If the Revolution can't withstand...a Cuban man playing the music he loves, why bother trying to save it ?

What lends this scene its particular power is that, where Arturo has always harbored doubts about the Revolution and has refused to join the Party, Marianela has been a firm defender and has acted as a brake on his desire to rebel and even to flee. This dynamic, of Arturo being forced to choose between his love for his wife and his yearning to be free to play his own music, gives the story its great drama. In general, the scenes showing how difficult a choice it is for people to defect, to love family, friends, and homeland behind, are genuinely affecting, and should serve as a tonic for anyone who questions the motivations and commitment of refugees who seek our shores.

Added to the strong political themes are a hopefully career reviving performance by Andy Garcia, once one of Hollywood's hottest young stars; a dynamic star turn by Charles S. Dutton as Dizzy Gillespie; and, of course, a terrific soundtrack. Unfortunately, this movie, though it won several awards, was only shown on cable, but now that it is available on a budget priced DVD, perhaps it will find the wider audience it so richly deserves. I hope so, though I tend to doubt it. But there is a consolation; at the end of the movie you somehow feel a little bit prouder to be an American, just knowing what the Sandovals went through to become Americans themselves.

GRADE : A

Emotional journey5
Since I have been unable to locate an address in which to write Mr. Garcia to explain how this film touched me, I thought this might be the next best thing. As a "natural born" citizen of the United States, I often feel overwhelming guilt for the suffering of the people who live in countries ruled by dictatorships and tyranny, while I enjoy innumerable freedoms here. Mr. Garcia has brought us a film that inspires hope, courage of conviction, and raises our awareness of the suffering still going on in his birthplace without bringing the stinging guilt that such a movie usually instills in me. I cried, then paced my apartment, then searched the Web for hours trying to find a way to contact Mr. Garcia to tell him that his message is received and appreciated.
The story is so amazing, it is almost difficult to believe that Mr. Sandavol not only lived it, but managed to see his whole family emigrate to the U.S. Thank you, HBO and Mr. Garcia, for telling a story that deserved to be told.
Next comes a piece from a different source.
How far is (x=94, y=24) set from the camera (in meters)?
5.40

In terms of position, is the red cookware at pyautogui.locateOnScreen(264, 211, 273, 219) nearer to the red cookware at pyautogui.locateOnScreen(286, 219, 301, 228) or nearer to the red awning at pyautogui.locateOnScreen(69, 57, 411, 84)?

Magnificent Movie!! But....5
...being that it is ABOUT LIFE IN CUBA and the CUBAN STRUGGLE FOR FREEDOM from a tiranical government.. who on EARTH forgot to add a spanish language track, and at the very least- a spanish subtitle feature- to the DVD?!?! Subtitled VHS? Boo..Hiss on HBO. Come now, do they honestly think there are no cuban-americans who might wish to view this great film in their native language? For example, our 70'yr old grandmother who experienced first hand, what viewers of this film only begin to understand. She is unable to enjoy this film about her home, because the spanish language track and subtitles were left off? Sad..

Otherwise, this movie is fantastic. Although, I am told on solid authority that Sandoval had life (while in Cuba) a whole lot better than a majority of Cuban's.. however, his struggle and fame helped to bring press and attention to the serious issues facing the Cuban People.